# River walleyes need Help



## Trapping God (Apr 14, 2009)

hey everybody, I am going to be fishing on the river that runs through our town in Northern Minnesota. My presentation would be best to get some walleye. (The water is VERY murky, and there is a current. Not to mention A lot of debris on the bottom to get snagged on. Thank you :beer:


----------



## nodakoutdoors.com (Feb 27, 2002)

Find slow water, or the slick lines between fast and dead current.......also slow water.


----------



## specialpatrolgroup (Jan 16, 2009)

Odd ball jigs seem to work the best to prevent snagging. They are my favorite river jig.


----------



## NightWarrior (May 2, 2007)

I fish a similar river (Red River of the North) with lotsa current, chocolate milk color and plenty to get snagged on. As stated by Chris: Slower Pockets of Water and I'll add: Stick to Inside Bends on the Down Stream Side, I say this because the flow of the water will be greater n depth deeper on the outside bend, not saying that you cant fish deeper faster water you just have to have a structural break in the current to give the fish a slack area to rest. The inside bend will be slack and shelf nicely to deeper water or be a flat that drops to deeper water, also look for structure falling into the water and change in the bank such as soil color, sand, gravel or rocks all things can add to your success.

We use different types of artifitial/live baits it all depends on the season. Gum ball jig heads, chubby darter, slip/floater, buckshot rattlespoon, assorted plastics, dare devils, bobber, forage minnow, lindy darter ect. We are on the ice now so we prefer anything that makes noice to add to the visual stimulation.

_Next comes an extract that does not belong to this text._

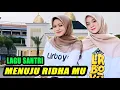 LAGU SANTRI | MENUJU RIDHA MU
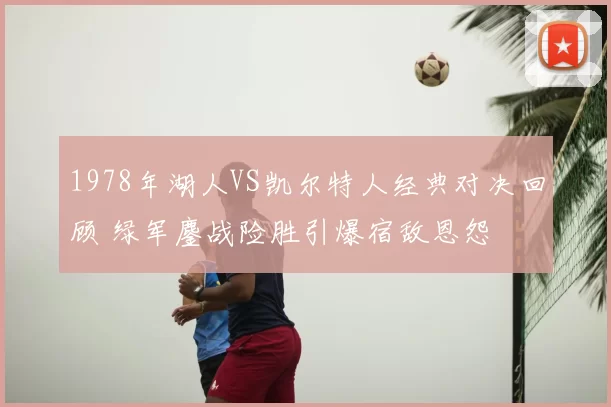 1978年湖人VS凯尔特人经典对决回顾 绿军鏖战险胜引爆宿敌恩怨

Hope this is some help n Good Luck.


----------



## Squeeker (Apr 1, 2004)

I dive/spearfish in our river system here in Saskatchewan in search of those yummy fish too. When they are in their feeding frenzy, they definitely stick to non-current areas anywhere from 3-12 feet in depth. They will go out into current, but I don't think they're looking for a meal when they do. As it has been said, look for slow to non-existent current and you should have good success when they are feeding.


----------